“Ainda Estou Aqui: Walter Salles e o cinema como memória e resistência

“Ainda estou aqui” é uma obra que nos coloca cara a cara com o legado doloroso da ditadura brasileira enquanto explora com sensibilidade as fragilidades e resiliências de uma família em tempos sombrios. Walter Salles, cineasta consagrado por filmes como “Diários de Motocicleta” e “Central do Brasil”—que lhe renderam reconhecimento internacional e lhe estabeleceram como uma voz de peso no cinema—faz de seu retorno ao cinema um ato quase de resistência artística, defendendo a memória como “instrumento contra o esquecimento”. Com seu olhar poético e um viés político pungente, Salles assina um filme poderoso, que toca o espectador com uma narrativa intimista e visualmente impactante.

A trama, inspirada no livro homônimo de Marcelo Rubens Paiva, parte da história real de Rubens Paiva, deputado cassado pela ditadura e posteriormente desaparecido após ser levado pelos militares. A ditadura surge como pano de fundo para as dores de uma família, especialmente na figura de Eunice Paiva, interpretada de forma arrebatadora por Fernanda Torres, que encontra a medida exata entre dor e resiliência, numa atuação contida que transparece na face de mármore e nos olhares que revelam o que as palavras calam. É, sem dúvidas, uma das maiores performances de sua carreira, representando uma mãe que se torna o pilar de seus filhos em meio a uma tempestade emocional que ameaça destruí-la por dentro.

Selton Mello, no papel de Rubens Paiva, traz vida a um homem que, mesmo consciente do perigo, se vê arrastado pelo amor à liberdade e pela resistência silenciosa contra um regime opressor. Seu talento transparece na delicadeza com que constrói as múltiplas facetas de seu personagem: o pai carinhoso, o político corajoso, o homem de princípios. O filme, contudo, pertence de fato às mulheres. A direção sábia de Salles dá espaço inclusive para Fernanda Montenegro, que em uma breve aparição, sintetiza toda a angústia de uma geração com um único olhar. É um momento sublime que reverbera além da tela.

O diretor, com sua assinatura estética que une realismo social a uma poesia visual, utiliza recursos técnicos para imergir o espectador na narrativa de forma quase documental. Ele evita grandes arroubos emocionais, preferindo uma câmera que observa, respeitosamente os dramas dos personagens. A fotografia, em tons sépia, traduz a nostalgia de um passado idealizado pela distância, contrastando com a dor pungente que atravessa as cenas. A escolha por locações reais e o uso de luz natural reforçam a autenticidade do filme, criando uma imersão sincera e desprovida de adornos desnecessários e bela em sua simplicidade.

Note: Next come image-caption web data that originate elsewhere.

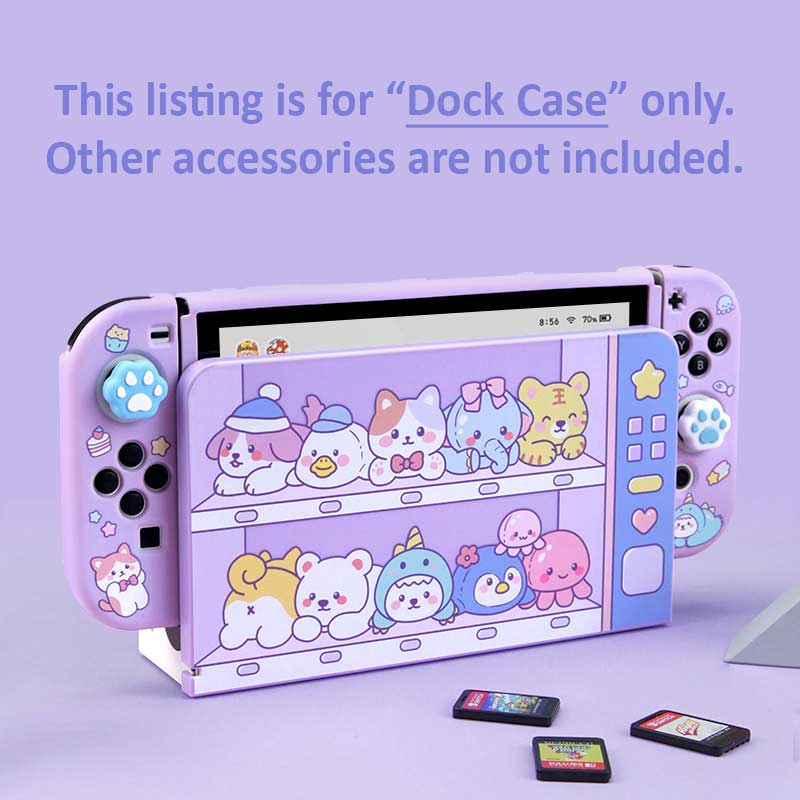 Cute Animal Design Switch Dock Cover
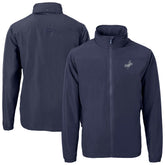 Navy Los Angeles Dodgers Cutter & Buck Charter Eco Recycled Full-Zip Hoodie Jacket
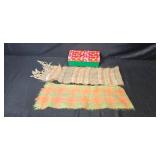 Set of 2 Vintage Andante Mohair Wool Scarves with Gift Box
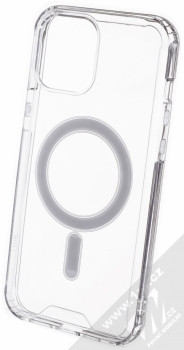1Mcz MagSilicone TPU ochranný kryt s MagSafe pro Apple iPhone 12 Pro Max průhledná (transparent)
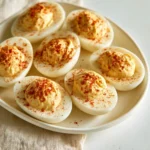 Thanksgiving Deviled Eggs Recipe | Easy No Cook Appetizers For Thanksgiving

A obra se destaca pela maneira como Walter Salles discute temas que transcendem o contexto histórico brasileiro, dialogando com questões universais como exílio, identidade e a busca por sentido. Ao adotar uma perspectiva humanista, o cineasta transforma o exílio em metáfora, refletindo sobre milhões de pessoas ao redor do mundo que, ainda hoje, são forçadas a deixar suas casas. Refletindo sobre o presente através do passado e colocando em discussão questões que ainda ecoam na sociedade contemporânea: o autoritarismo, a censura, as perseguições. A luta de Eunice Paiva é a mesma luta daqueles que resistem ao esquecimento imposto pelo poder.

Por fim, “Ainda Estou Aqui” é um filme sobre resiliência e amor, sobre aqueles que ficam e sobre as marcas indeléveis que o tempo não apaga. É uma obra que não apenas nos relembra dos horrores da ditadura, mas também da necessidade constante de lutar pela verdade e pela liberdade. O filme representa um diálogo aberto com o cinema mundial, ecoando a tradição do realismo poético e do existencialismo, enquanto oferece uma crítica sofisticada às condições políticas e sociais do presente. Com este filme, Salles reafirma seu lugar como um dos grandes cineastas de sua geração, capaz de capturar as complexidades da vida moderna com profundidade.